**Excerpted data**

────────────────────────────────────────

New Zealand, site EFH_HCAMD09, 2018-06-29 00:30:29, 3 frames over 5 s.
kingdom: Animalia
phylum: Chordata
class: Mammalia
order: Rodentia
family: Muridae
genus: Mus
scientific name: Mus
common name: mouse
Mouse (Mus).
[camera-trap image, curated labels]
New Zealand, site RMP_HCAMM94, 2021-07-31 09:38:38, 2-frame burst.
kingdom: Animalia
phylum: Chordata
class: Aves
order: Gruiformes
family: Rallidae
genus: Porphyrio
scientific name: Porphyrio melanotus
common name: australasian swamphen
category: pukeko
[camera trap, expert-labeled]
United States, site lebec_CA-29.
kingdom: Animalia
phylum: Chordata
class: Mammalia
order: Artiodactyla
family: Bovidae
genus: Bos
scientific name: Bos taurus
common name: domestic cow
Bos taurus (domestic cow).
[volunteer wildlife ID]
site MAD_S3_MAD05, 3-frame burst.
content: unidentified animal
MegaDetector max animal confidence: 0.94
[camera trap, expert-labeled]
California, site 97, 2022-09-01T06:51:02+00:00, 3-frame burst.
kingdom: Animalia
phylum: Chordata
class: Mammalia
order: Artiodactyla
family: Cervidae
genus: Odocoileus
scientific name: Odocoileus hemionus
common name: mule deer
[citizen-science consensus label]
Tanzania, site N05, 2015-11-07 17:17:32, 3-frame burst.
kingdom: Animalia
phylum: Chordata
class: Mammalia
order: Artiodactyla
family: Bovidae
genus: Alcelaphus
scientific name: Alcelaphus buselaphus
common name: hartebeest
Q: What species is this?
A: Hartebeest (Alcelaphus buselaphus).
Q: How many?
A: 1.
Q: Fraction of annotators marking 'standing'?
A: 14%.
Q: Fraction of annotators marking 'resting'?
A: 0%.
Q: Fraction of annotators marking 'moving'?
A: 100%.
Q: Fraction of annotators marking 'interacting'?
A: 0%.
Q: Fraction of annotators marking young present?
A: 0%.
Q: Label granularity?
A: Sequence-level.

────────────────────────────────────────

Write the listing out again, exactly as it reads.

**Written solution**
New Zealand, site EFH_HCAMD09, 2018-06-29 00:30:29, 3 frames over 5 s.
kingdom: Animalia
phylum: Chordata
class: Mammalia
order: Rodentia
family: Muridae
genus: Mus
scientific name: Mus
common name: mouse
Mouse (Mus).
[camera-trap image, curated labels]
New Zealand, site RMP_HCAMM94, 2021-07-31 09:38:38, 2-frame burst.
kingdom: Animalia
phylum: Chordata
class: Aves
order: Gruiformes
family: Rallidae
genus: Porphyrio
scientific name: Porphyrio melanotus
common name: australasian swamphen
category: pukeko
[camera trap, expert-labeled]
United States, site lebec_CA-29.
kingdom: Animalia
phylum: Chordata
class: Mammalia
order: Artiodactyla
family: Bovidae
genus: Bos
scientific name: Bos taurus
common name: domestic cow
Bos taurus (domestic cow).
[volunteer wildlife ID]
site MAD_S3_MAD05, 3-frame burst.
content: unidentified animal
MegaDetector max animal confidence: 0.94
[camera trap, expert-labeled]
California, site 97, 2022-09-01T06:51:02+00:00, 3-frame burst.
kingdom: Animalia
phylum: Chordata
class: Mammalia
order: Artiodactyla
family: Cervidae
genus: Odocoileus
scientific name: Odocoileus hemionus
common name: mule deer
[citizen-science consensus label]
Tanzania, site N05, 2015-11-07 17:17:32, 3-frame burst.
kingdom: Animalia
phylum: Chordata
class: Mammalia
order: Artiodactyla
family: Bovidae
genus: Alcelaphus
scientific name: Alcelaphus buselaphus
common name: hartebeest
Q: What species is this?
A: Hartebeest (Alcelaphus buselaphus).
Q: How many?
A: 1.
Q: Fraction of annotators marking 'standing'?
A: 14%.
Q: Fraction of annotators marking 'resting'?
A: 0%.
Q: Fraction of annotators marking 'moving'?
A: 100%.
Q: Fraction of annotators marking 'interacting'?
A: 0%.
Q: Fraction of annotators marking young present?
A: 0%.
Q: Label granularity?
A: Sequence-level.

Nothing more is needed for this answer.